[EXTRACT PROVIDED]:
Capital Market Authority (CMA)

Agency overview
- Formed: July 2003; 23 years ago
- Jurisdiction: The Kingdom of Saudi Arabia
- Headquarters: Riyadh, Saudi Arabia
- Agency executive: Mohammed A. El-Kuwaiz, Chairman;
- Website: www.cma.org.sa

= Capital Market Authority (Saudi Arabia) =

Saudi government financial regulatory authority

The Capital Market Authority (CMA; هيئة السوق المالية) is the Saudi government's financial regulatory authority responsible for capital markets in Saudi Arabia. The CMA is a government organization applying full financial, legal, and administrative independence, and has direct links with the Prime Minister. Its responsibilities include setting and policing financial rules and regulations and developing the capital markets, this includes regulating the Tadawul, Saudi Arabia's stock exchange. CMA is the first government authority to receive accreditation in institutional structure maturity from the National Enterprises Architecture (NEA) of the e-Government Program Yesser.

==History==
Unofficially started in the early fifties and operated under its own rules until the government set its basic regulations in the eighties. The current Capital Market Law is promulgated and pursuant to Royal Decree No. (M/30) dated 2/6/1424H, (16 June 2003) which formally brought it into existence.

==Functions==
The CMA’s functions are to regulate and develop the Saudi Arabian Capital Market by issuing required rules and regulations for implementing the provisions of Capital Market Law. The basic objectives are to create an appropriate investment environment, boost confidence, and reinforce transparency and disclosure standards in all listed companies, and moreover to protect the investors and dealers from illegal acts in the market.

==Duties==
The CMA is entrusted with the following duties:

- Regulate and develop the capital market and promote appropriate standards and techniques for all sections and entities involved in Securities Trade Operations.

[REQUEST]: Reproduce word for word the part of the Capital Market Authority article between "The Capital Market Authority" and "e-Government Program Yesser.", inclusive.

[RECORDED INFORMATION]:

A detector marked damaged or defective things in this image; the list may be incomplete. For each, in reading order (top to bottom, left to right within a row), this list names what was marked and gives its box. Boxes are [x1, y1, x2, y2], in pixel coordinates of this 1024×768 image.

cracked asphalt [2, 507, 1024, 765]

--

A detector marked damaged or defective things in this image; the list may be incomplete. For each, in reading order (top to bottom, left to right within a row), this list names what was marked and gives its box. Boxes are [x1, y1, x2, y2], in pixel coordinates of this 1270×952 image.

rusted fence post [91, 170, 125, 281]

[COMPLETED EXERCISE]:
The Capital Market Authority (CMA; هيئة السوق المالية) is the Saudi government's financial regulatory authority responsible for capital markets in Saudi Arabia. The CMA is a government organization applying full financial, legal, and administrative independence, and has direct links with the Prime Minister. Its responsibilities include setting and policing financial rules and regulations and developing the capital markets, this includes regulating the Tadawul, Saudi Arabia's stock exchange. CMA is the first government authority to receive accreditation in institutional structure maturity from the National Enterprises Architecture (NEA) of the e-Government Program Yesser.